Ok that was the easy part.
What did I learn along the way?
Namely which test would I choose and why--- depending of course on the issue.
I found myself to be in constant conflict with court, but what did I suspect?
Wow, was I not getting what this Con Law business is all about?
That's when it occurred to me--- in the past I represented labor unions, negotiating CBAs, handling grievances, and when I could not convince management that I was right and they were wrong, I would litigate issues in front of an Arbitrator or ALJ.
I would often argue that the CBA was a living and breathing document and that the words of the agreement should not always be taken strictly and literally, furthermore I would add, that as times change so must the interpretation of the agreement change when warranted.
After all I would argue someones job was in the balance and we should look at every possible way to come to a sensible conclusion.
The words in the agreement taken literally are cold, unimaginative, and uninspiring, --- a starting point, yes, to discuss matters, certainly not the end of the line.
There must be a better way to handle this.
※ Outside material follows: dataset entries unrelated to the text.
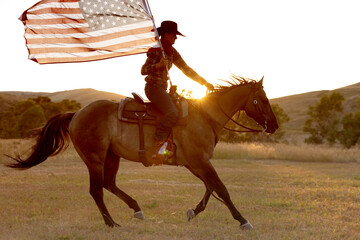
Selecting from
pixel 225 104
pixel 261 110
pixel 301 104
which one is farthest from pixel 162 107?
pixel 301 104

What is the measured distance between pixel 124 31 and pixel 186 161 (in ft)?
9.03

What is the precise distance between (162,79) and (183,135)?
3.47ft

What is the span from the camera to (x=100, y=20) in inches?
325

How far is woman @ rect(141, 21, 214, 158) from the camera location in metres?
7.40

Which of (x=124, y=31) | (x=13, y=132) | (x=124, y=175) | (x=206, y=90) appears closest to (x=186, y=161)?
(x=206, y=90)

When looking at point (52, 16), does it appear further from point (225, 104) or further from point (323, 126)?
point (323, 126)

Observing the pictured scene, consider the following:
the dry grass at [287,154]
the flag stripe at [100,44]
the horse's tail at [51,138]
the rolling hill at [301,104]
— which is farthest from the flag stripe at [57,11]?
the rolling hill at [301,104]

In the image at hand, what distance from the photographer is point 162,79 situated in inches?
302

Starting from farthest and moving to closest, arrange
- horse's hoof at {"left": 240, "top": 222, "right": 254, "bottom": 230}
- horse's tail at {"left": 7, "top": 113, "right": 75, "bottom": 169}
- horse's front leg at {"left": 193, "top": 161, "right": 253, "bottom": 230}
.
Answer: horse's tail at {"left": 7, "top": 113, "right": 75, "bottom": 169} → horse's front leg at {"left": 193, "top": 161, "right": 253, "bottom": 230} → horse's hoof at {"left": 240, "top": 222, "right": 254, "bottom": 230}

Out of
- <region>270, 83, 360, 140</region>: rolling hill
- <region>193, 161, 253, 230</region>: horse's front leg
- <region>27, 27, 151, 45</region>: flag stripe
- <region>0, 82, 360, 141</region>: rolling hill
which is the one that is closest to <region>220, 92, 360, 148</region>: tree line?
<region>27, 27, 151, 45</region>: flag stripe

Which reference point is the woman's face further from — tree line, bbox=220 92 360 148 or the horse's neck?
tree line, bbox=220 92 360 148

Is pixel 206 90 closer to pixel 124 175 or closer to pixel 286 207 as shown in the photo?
pixel 286 207

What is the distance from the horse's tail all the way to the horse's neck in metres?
2.75

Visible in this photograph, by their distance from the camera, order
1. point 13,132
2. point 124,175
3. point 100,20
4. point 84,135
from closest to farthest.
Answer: point 84,135 < point 100,20 < point 124,175 < point 13,132
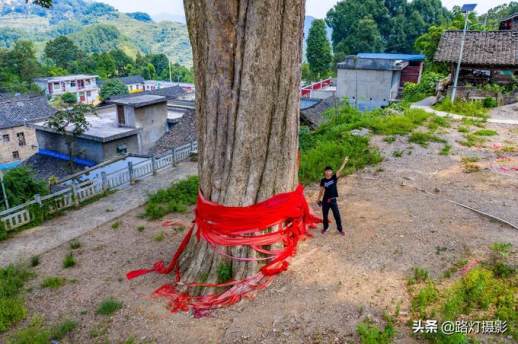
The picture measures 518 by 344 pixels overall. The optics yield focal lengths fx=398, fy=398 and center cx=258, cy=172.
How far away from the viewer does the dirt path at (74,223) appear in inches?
348

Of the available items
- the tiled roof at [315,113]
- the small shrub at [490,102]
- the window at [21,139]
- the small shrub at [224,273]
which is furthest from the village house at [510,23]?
the window at [21,139]

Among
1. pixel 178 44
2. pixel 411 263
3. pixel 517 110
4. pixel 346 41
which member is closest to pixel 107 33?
pixel 178 44

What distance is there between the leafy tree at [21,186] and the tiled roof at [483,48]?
18.8 metres

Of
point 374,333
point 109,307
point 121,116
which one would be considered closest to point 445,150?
point 374,333

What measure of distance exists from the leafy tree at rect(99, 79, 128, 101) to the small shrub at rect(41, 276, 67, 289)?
5018 centimetres

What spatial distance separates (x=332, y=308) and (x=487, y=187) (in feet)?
18.6

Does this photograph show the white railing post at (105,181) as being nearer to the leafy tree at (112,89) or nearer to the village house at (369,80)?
the village house at (369,80)

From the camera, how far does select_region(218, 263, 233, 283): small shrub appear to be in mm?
5285

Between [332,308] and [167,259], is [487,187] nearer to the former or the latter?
[332,308]

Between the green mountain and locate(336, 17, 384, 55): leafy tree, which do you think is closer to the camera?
locate(336, 17, 384, 55): leafy tree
Was it a persuasive argument?
More often than not,perhaps because management's counter argument went something like this---
We have the right to do this or that because the agreement says we can, or if the agreement is silent on those issue[s] then we have the right implicit in the agreement to do as we please.
Which is a stronger argument?
Open to interpretation of course.
The Constitution is a living breathing document that has survived over time because smart and courageous people have recognized that change as to interpretation is essential to sustain a nation that depends on its lifeline --- liberty--- to function well.
Thanks Prof for the blog and the space and your time."
* * *
Well, I'm sorry I gave any student a sleepless night.
I did a helluva teaching job that evening, didn't I?
Is this student going to be a great attorney, or am I dreaming!
* * *
And now, on another front, this question:
Regarding constitutional interpretation, is this constitutional scholar an Originalist, in agreement with Justice Scalia, who is an Originalist, or Textualist, or is the student an Evolutionist?
That's probably one you can answer without doing a lot of research.